İsrail-Filistin sorunu çözülmediği sürece bölgenin huzura kavuşamayacağının altını çizen Prof. Dr. Köni, "Suriye'deki kriz çözülüyor. Irak sorunu da çözüme yakın. Bu, oldukça umut verici bir gelişmedir. Ancak İsrail-Filistin sorunu çözülmediği sürece bölgeye huzur gelmez. Bölgedeki bütün sorunların nedeni 1948'de başlayan İsrail-Filistin savaşıdır. Şimdi Suriye sorunu çözülüyor ama asıl sorun duruyor. Ortadoğu'nun kaderini İsrail-Filistin sorununun çözümü belirleyecek." dedi.
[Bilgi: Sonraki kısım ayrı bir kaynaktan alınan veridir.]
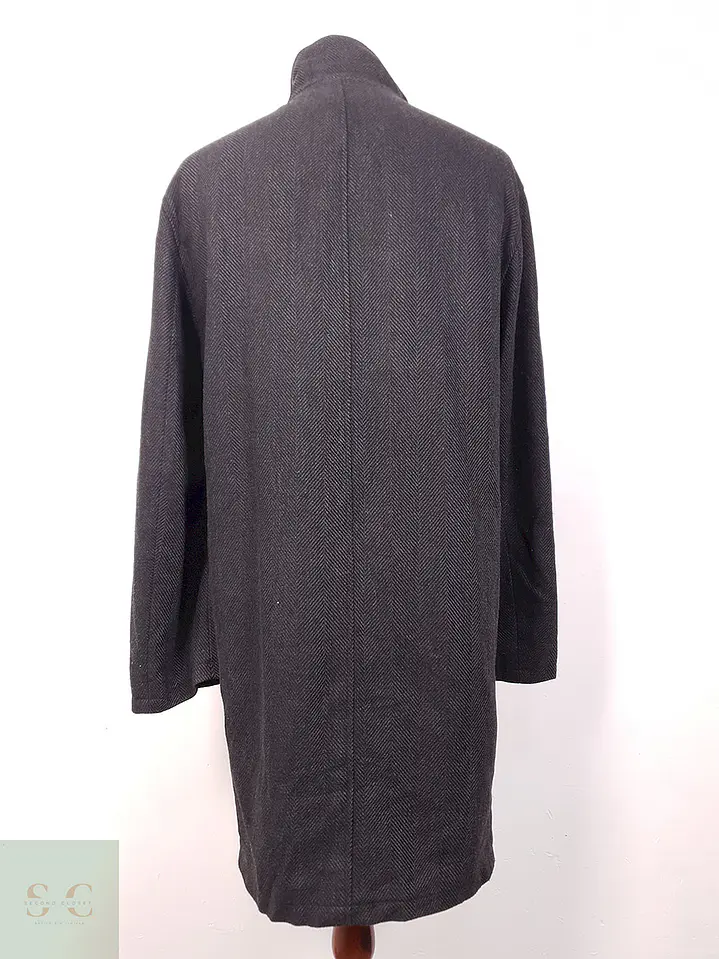 Abrigo Bugatti Plomo Lana Virgen y Cashmere - Talla L 12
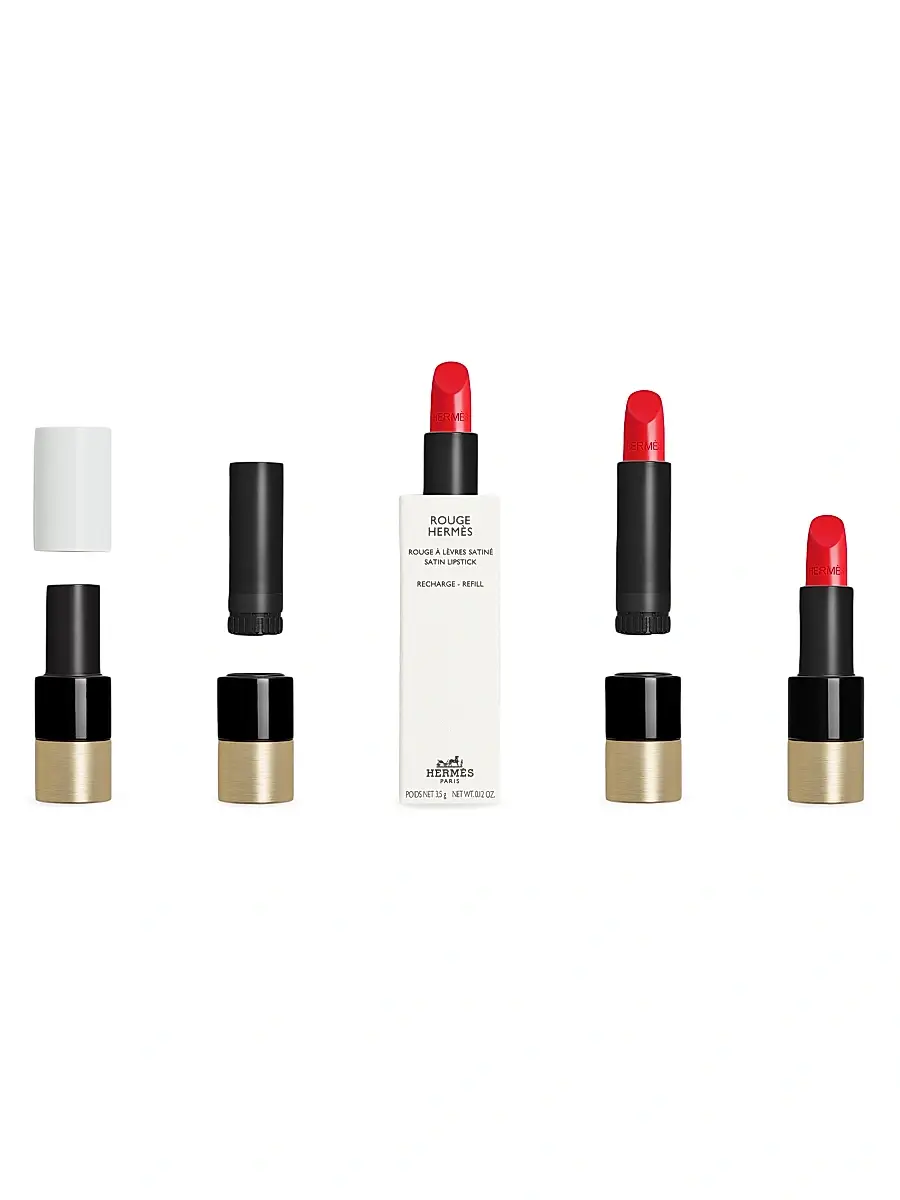 HERMÈS Women's Rouge Hermes Satin Lipstick Refill | Thumbnail 7 HERMÈS Women's Rouge Hermes Satin Lipstick Refill | Thumbnail 7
- "Bölgede hal ve gidişat umut verici"

Galatasaray Üniversitesi Uluslararası İlişkiler Bölümü Öğretim Üyesi Prof. Dr. Beril Dedeoğlu ise Rusya ile bölgede müttefik olan Türkiye'nin, Suriye'de pragmatik bir politika izlediğini söyledi. Dedeoğlu, Ankara'nın, Fırat Kalkanı Harekatı ile de Suriye politikasında daha aktif bir siyaset izlemeye başladığını vurgulayarak, görüşlerini şöyle aktardı:

"Suriye'de hala ateşkes devam ediyor.Bu da, müzakere masasına güveni artırıyor. Şimdiye dek yapılan görüşmelerden sonuç alınamamış olması, bundan sonra da alınamayacağı anlamına gelmez. Zira bugüne kadar masada olanlar ve olmak isteyenler konusunda bir uzlaşı yoktu. Bugün ise koşullar değişti; iki büyük güç ki onlar uzlaşmadan zaten bir çözüm söz konusu dahi olamaz. İki bölge ülkesi ki onlar dahil olmadan da kalıcı bir rejim tesis edilemez ve yerel toplumsal kimlikler bir araya gelecekler. Şiddet araçlarını kullananlar ise olmayacak. Dolayısıyla hal ve gidiş umut verici."